Write out the entire listing below exactly, with the pictures left out.

=== Source data ===

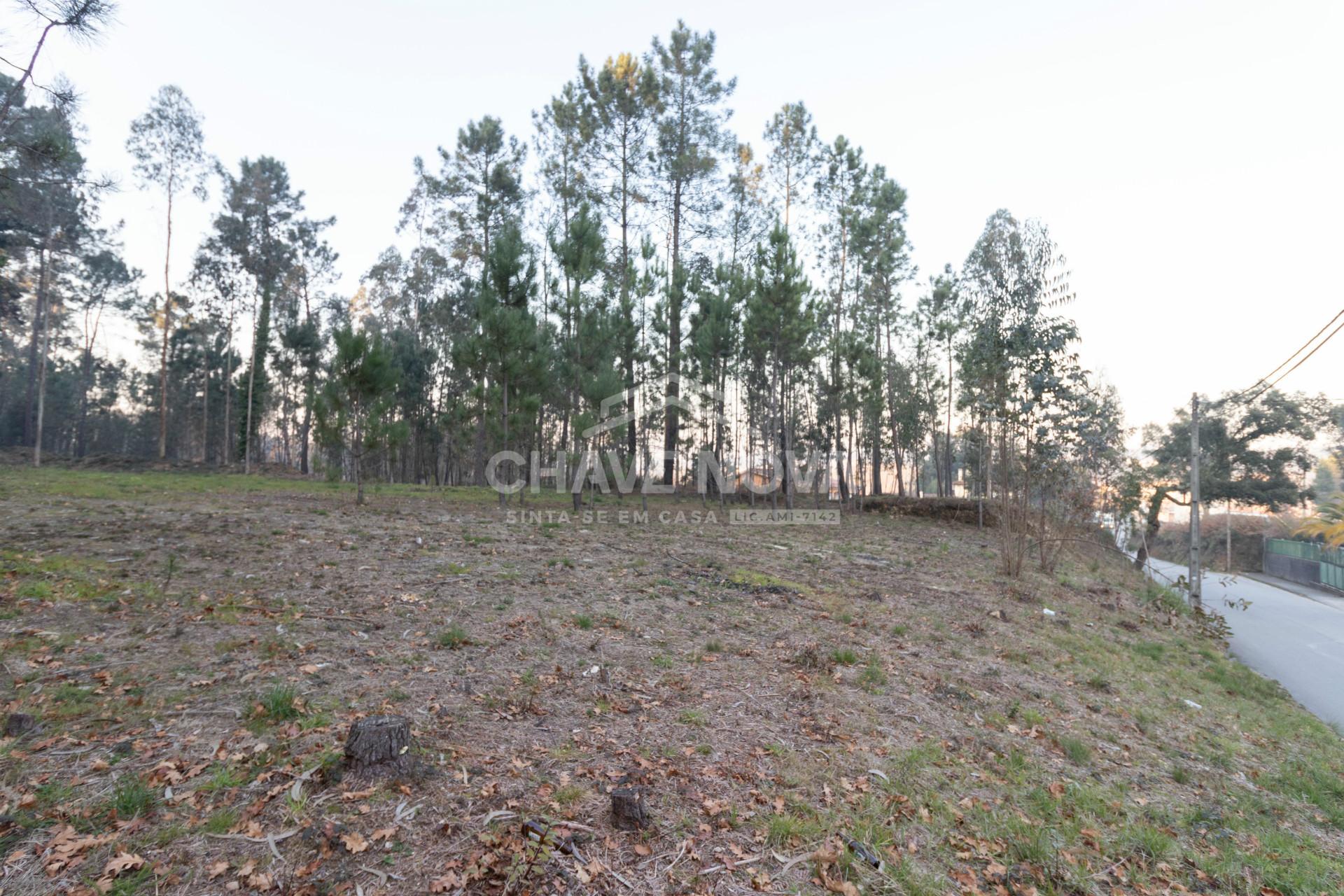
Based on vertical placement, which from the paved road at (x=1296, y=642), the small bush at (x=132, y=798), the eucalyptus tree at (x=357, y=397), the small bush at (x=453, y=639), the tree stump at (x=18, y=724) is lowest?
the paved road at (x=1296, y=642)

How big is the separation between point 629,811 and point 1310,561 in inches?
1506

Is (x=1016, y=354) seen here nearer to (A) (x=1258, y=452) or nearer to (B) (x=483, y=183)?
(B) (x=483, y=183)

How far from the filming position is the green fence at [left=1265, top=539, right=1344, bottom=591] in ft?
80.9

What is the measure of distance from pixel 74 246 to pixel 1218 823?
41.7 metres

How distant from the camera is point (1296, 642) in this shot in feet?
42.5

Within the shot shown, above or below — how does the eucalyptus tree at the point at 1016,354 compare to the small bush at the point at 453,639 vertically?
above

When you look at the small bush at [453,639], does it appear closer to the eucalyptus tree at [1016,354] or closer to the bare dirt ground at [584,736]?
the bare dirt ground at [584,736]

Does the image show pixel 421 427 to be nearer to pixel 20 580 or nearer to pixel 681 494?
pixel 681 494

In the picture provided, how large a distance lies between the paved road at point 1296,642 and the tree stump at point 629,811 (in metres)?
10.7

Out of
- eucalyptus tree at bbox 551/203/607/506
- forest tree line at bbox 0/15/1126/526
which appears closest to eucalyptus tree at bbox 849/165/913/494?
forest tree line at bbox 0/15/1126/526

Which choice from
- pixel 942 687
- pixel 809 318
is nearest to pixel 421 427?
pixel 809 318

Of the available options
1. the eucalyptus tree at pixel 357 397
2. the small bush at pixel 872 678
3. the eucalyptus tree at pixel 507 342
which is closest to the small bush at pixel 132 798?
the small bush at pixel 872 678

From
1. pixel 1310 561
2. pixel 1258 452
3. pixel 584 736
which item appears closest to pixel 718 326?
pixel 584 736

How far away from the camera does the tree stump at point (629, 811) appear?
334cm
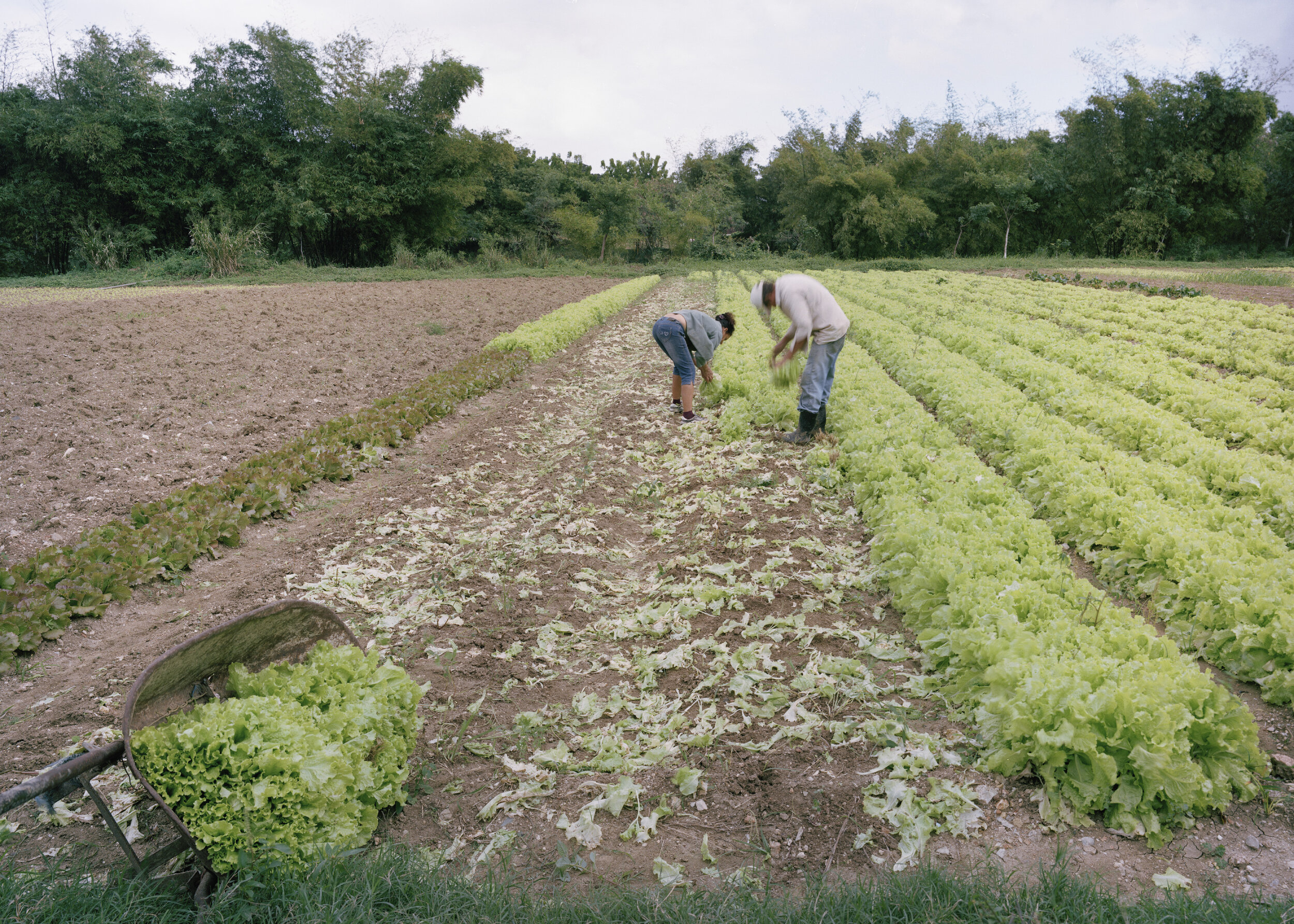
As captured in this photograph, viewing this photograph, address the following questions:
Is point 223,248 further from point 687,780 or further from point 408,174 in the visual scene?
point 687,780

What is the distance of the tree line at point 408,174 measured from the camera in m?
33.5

===

Response —
Based on vertical placement, which from the paved road at (x=1296, y=642), the small bush at (x=132, y=798), the eucalyptus tree at (x=357, y=397), the small bush at (x=453, y=639), the tree stump at (x=18, y=724) is lowest?
the paved road at (x=1296, y=642)

How big is the separation between point 629,811 and point 1310,561 in inches?
1506

Is (x=1016, y=354) seen here nearer to (A) (x=1258, y=452) or nearer to (B) (x=483, y=183)?
(B) (x=483, y=183)

How far from the filming position is the green fence at [left=1265, top=539, right=1344, bottom=591] in ft?
80.9

What is the measure of distance from pixel 74 246 to pixel 1218 823?
41.7 metres

How distant from the camera is point (1296, 642) in this shot in feet?
42.5

Within the shot shown, above or below — how does the eucalyptus tree at the point at 1016,354 compare to the small bush at the point at 453,639 vertically?
above

When you look at the small bush at [453,639], does it appear closer to the eucalyptus tree at [1016,354] or closer to the bare dirt ground at [584,736]?
the bare dirt ground at [584,736]

Does the image show pixel 421 427 to be nearer to pixel 20 580 or nearer to pixel 681 494?
pixel 681 494

In the picture provided, how large a distance lies between the paved road at point 1296,642 and the tree stump at point 629,811 (in metres)?
10.7

Out of
- eucalyptus tree at bbox 551/203/607/506
- forest tree line at bbox 0/15/1126/526
which appears closest to eucalyptus tree at bbox 849/165/913/494?
forest tree line at bbox 0/15/1126/526

Which choice from
- pixel 942 687
- pixel 809 318
is nearest to pixel 421 427?
pixel 809 318

Of the available options
1. the eucalyptus tree at pixel 357 397
2. the small bush at pixel 872 678
3. the eucalyptus tree at pixel 507 342
which is closest to the small bush at pixel 132 798?
the small bush at pixel 872 678

From
1. pixel 1310 561
2. pixel 1258 452
3. pixel 584 736
which item appears closest to pixel 718 326?
pixel 584 736

How far away from the camera does the tree stump at point (629, 811) appear?
334cm
As captured in this photograph, viewing this photograph, address the following questions:
Is point 223,248 further from point 687,780 or further from point 408,174 in the visual scene?
point 687,780

What is the distance of the tree line at point 408,174 measured from the camera in m?
33.5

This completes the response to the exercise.